→ **REQUIREMENTS**:
Put the lines of the listing, from the line with "Within the selection" up to and including its last line, into a Markdown table with the columns Number and Listing line, one row per line, skipping blank lines.

→ **PROVIDED DATA**:

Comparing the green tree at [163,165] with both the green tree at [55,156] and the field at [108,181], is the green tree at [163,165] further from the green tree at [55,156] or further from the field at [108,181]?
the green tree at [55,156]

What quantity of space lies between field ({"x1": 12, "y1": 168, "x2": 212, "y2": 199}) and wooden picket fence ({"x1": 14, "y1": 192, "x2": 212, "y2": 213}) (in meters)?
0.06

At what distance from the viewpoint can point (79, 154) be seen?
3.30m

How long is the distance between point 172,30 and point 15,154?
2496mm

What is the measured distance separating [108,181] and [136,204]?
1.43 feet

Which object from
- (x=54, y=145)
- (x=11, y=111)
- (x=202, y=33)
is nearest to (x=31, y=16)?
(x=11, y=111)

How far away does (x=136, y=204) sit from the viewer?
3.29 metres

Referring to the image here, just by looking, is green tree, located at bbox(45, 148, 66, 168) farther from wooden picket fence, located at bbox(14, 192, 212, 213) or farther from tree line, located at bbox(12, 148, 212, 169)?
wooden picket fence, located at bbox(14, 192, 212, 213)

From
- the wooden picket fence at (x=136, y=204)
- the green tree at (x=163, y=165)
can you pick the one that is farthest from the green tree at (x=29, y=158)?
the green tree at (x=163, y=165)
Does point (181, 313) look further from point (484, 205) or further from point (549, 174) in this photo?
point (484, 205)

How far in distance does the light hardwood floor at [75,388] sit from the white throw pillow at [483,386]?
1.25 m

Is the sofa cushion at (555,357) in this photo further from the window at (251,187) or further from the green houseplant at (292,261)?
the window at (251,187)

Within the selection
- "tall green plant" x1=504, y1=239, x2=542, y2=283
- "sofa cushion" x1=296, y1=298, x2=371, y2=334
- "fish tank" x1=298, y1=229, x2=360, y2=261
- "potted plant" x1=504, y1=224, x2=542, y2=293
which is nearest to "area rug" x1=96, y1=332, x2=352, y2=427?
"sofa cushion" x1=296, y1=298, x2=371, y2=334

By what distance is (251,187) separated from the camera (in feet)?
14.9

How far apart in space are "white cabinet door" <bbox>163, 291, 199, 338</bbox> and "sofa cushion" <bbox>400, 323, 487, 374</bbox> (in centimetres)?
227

→ **THE RESPONSE**:
| Number | Listing line |
|---|---|
| 1 | Within the selection |
| 2 | - "tall green plant" x1=504, y1=239, x2=542, y2=283 |
| 3 | - "sofa cushion" x1=296, y1=298, x2=371, y2=334 |
| 4 | - "fish tank" x1=298, y1=229, x2=360, y2=261 |
| 5 | - "potted plant" x1=504, y1=224, x2=542, y2=293 |
| 6 | which is nearest to "area rug" x1=96, y1=332, x2=352, y2=427? |
| 7 | "sofa cushion" x1=296, y1=298, x2=371, y2=334 |
| 8 | By what distance is (251,187) separated from the camera (in feet)? |
| 9 | 14.9 |
| 10 | How far apart in space are "white cabinet door" <bbox>163, 291, 199, 338</bbox> and "sofa cushion" <bbox>400, 323, 487, 374</bbox> (in centimetres)? |
| 11 | 227 |